32ème dimanche ordinaire

Auteur: Philippe Henne
Date de rédaction: 7/11/21
Temps liturgique: Temps ordinaire
Année liturgique : B
Année: 2020-2021

Quel macho, ce prophète Elie ! Il arrive dans un village qu’il ne connaît pas.  Il s’installe à la porte du bourg et il interpelle une veuve, en lui disant : « donne-moi de l’eau ! Donne-moi du pain ! »  Et la pauvre veuve obéit. Dans quelle forme d’esclavage les veuves vivaient-elles donc à l’époque pour accepter de telles injustices ? Et cela ne s’est pas arrangé du temps de Jésus.  Lui-même, quand il traversa la Samarie, interpela une femme qui venait puiser de l’eau.  Il lui dit tout simplement : « donne-moi à boire ! »,  ni plus, ni moins.  Et elle obéit.  Il y a de quoi être révolté et de crier à l’exploitation éhontée des femmes.  Et ce serait avec raison que certains seraient révoltés.

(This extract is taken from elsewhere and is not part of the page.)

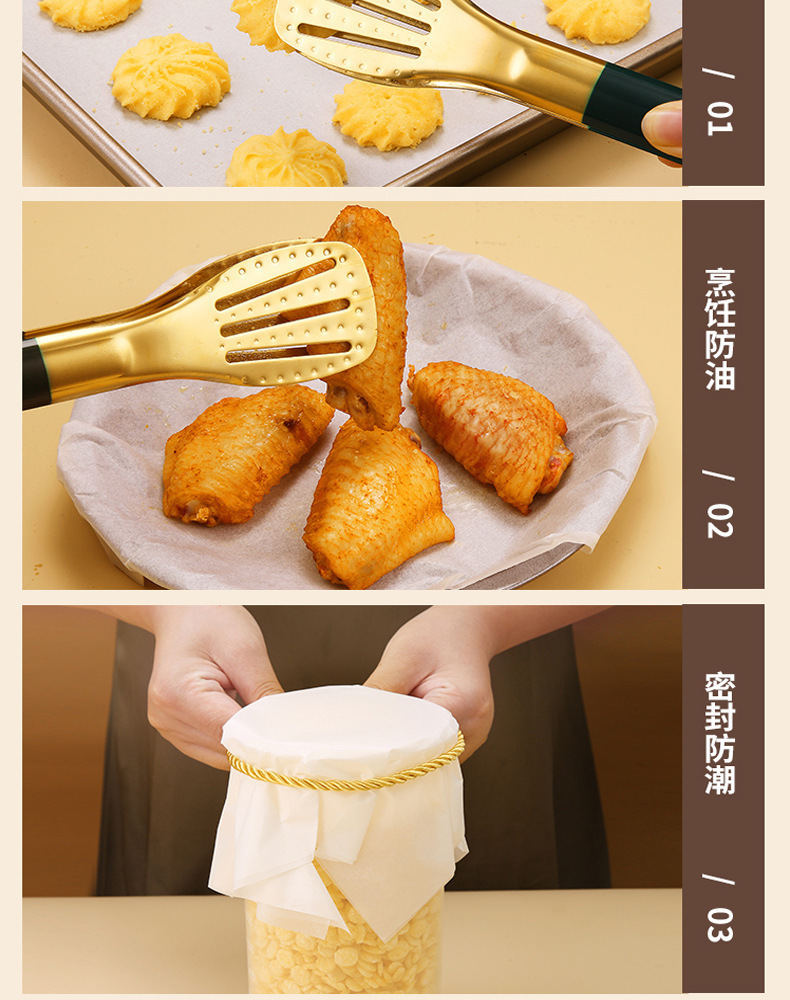 / 01

烹饪防油

/ 02

密封防潮

/ 03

            La Bible contient d’autres récits d’esclaves et de veuves, et ces récits sont parfois surprenants.  Prenez celui de Naamân (2 Rois 5).  C’était un chef de guerre syrien.  Il avait chez lui une femme juive qui avait été enlevée par ses soldats et réduite en esclavage depuis sa jeunesse.  Et Dieu seul sait ce que de tels soldats ont pu faire subir à une jeune fille enlevée et réduite en esclavage.  Et pourtant, quand elle apprit que son maître était lépreux, elle s’exclama : « Ah ! Si mon maître pouvait se trouver auprès du prophète qui est en Samarie ! Il le délivrerait de sa lèpre ! » C’est le monde à l’envers.  Cette femme, humiliée, maltraitée, souhaitait la guérison de son maître.  La réaction naturelle aurait été de se réjouir de la maladie de son bourreau.  Elle aurait même pu avoir du plaisir à le voir pourrir.  Mais non ! Elle souhaita sa guérison.  Elle alla même jusqu’à donner l’adresse du prophète Elie.

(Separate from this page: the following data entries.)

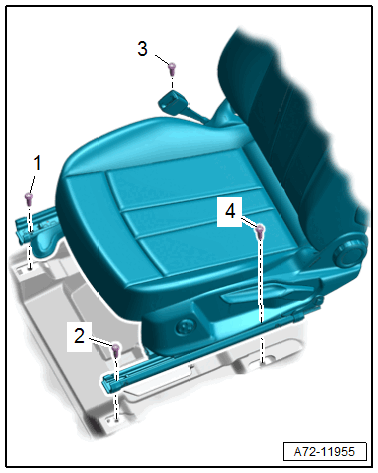 3
1
4
2
A72-11955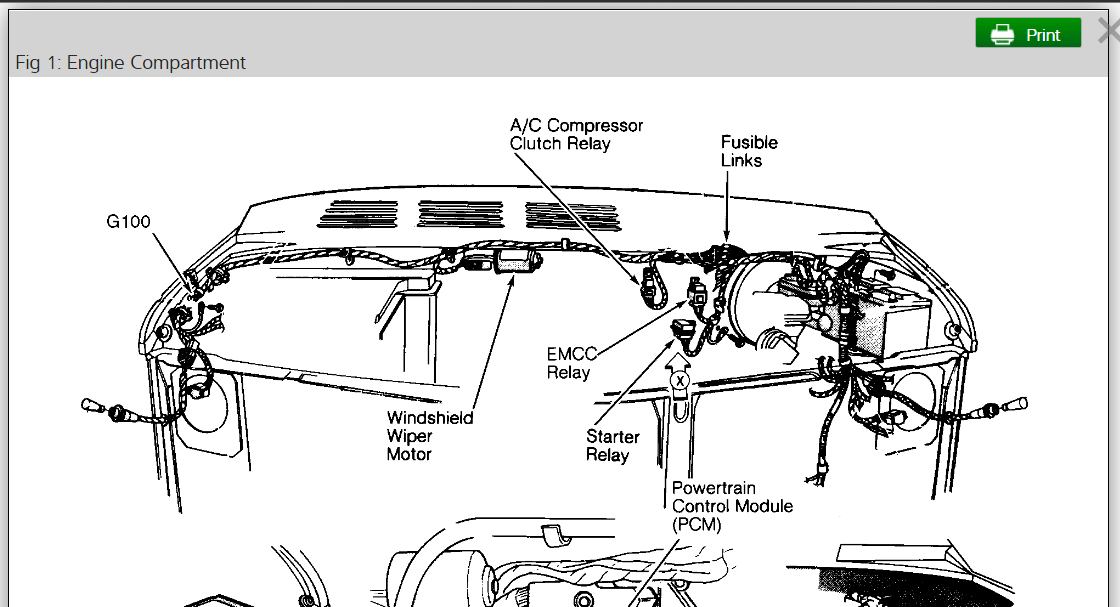 Print

Fig 1: Engine Compartment

A/C Compressor Clutch Relay

Fusible Links

G100

EMCC Relay

X

Windshield Wiper Motor

Starter Relay

Powertrain Control Module (PCM)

            La question est de savoir comment ces femmes bafouées ont peu trouver la force et le courage de répondre poliment au Christ, à Elie et à Naamân.  Cette question ne doit absolument pas servir à maintenir ou à justifier cette situation d’injustice dans laquelle elles vivaient, mais la réponse à cette question pourrait nous éclairer sur la façon dont nous, nous pourrions transformer une situation humiliante en un moment de vie et de résurrection.

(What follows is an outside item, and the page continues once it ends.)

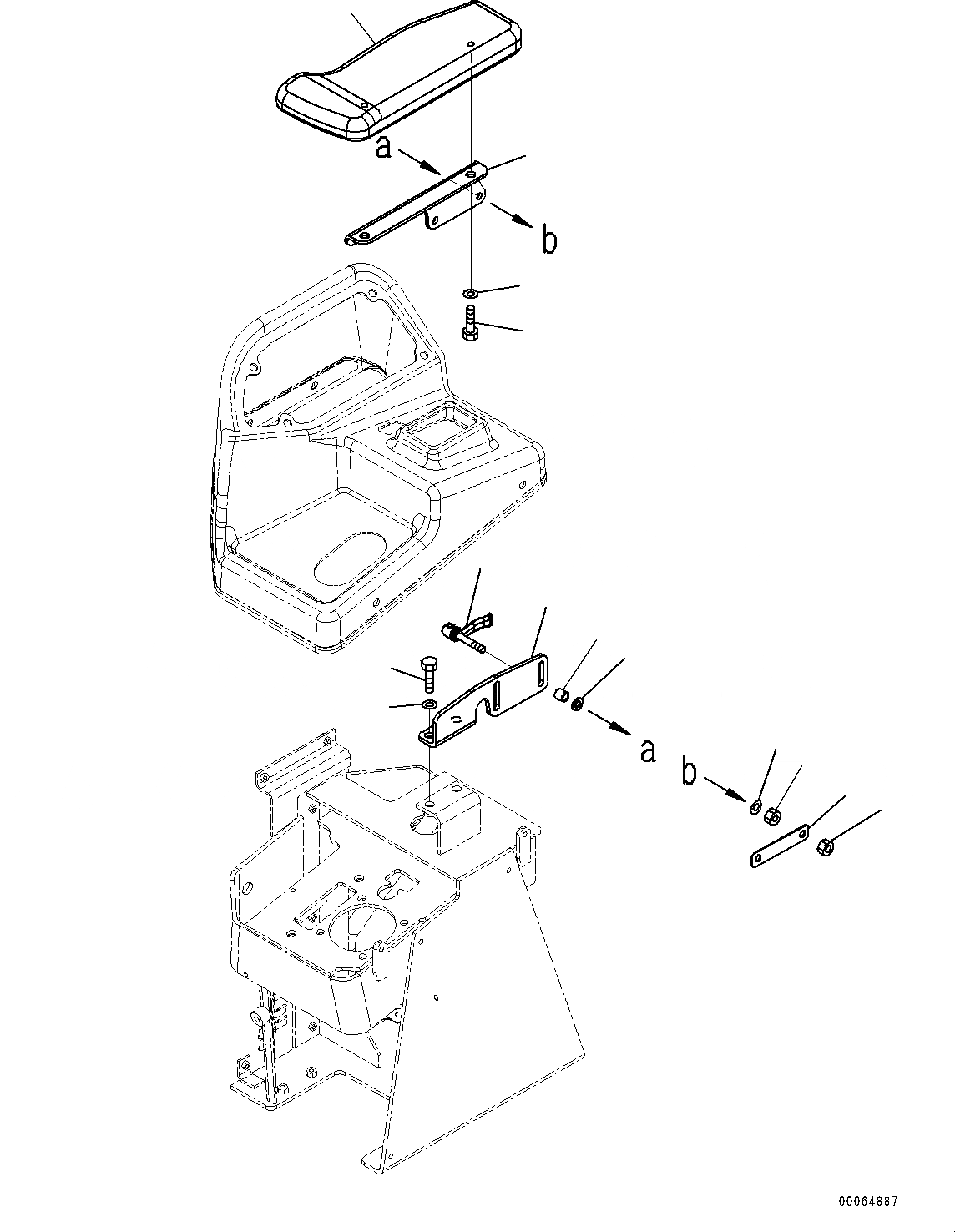 a

b

a

b

00064887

            Car ce fut une véritable résurrection que la Samaritaine vécut en acceptant de donner à boire à cet étranger que Jésus était pour elle.  Cette coupe d’eau lui donna l’occasion de réfléchir sur sa vie et de passer de son existence avec cinq maris à la découverte de Jésus-Christ.  De la même façon, la veuve qui avait déposé les deux piécettes avait ainsi décidé de ne plus être la victime de sa misère, mais d’être la maîtresse de son destin et de soulager les plus pauvres.  Il en est de même pour les hommes et les femmes qui o nt connu ou connaissent de grandes épreuves (maladies, séparations, échecs financiers, enfants handicapés, …) et qui, riches de cette terrible expérience, apportent aux autres ce qu’ils auraient aimé recevoir.

            En donnant ces deux piécettes, la veuve n’est pas devenue plus riche financièrement, mais elle était devenue plus grande humainement.  Elle avait fait ce Jésus a fait : donner sa vie pour ceux qui le trahiraient, Pierre et Juda.  C’est ainsi que Jésus cessa d’être victime et qu’il devint la source de vie et de réconciliation pour tous, même ses ennemis.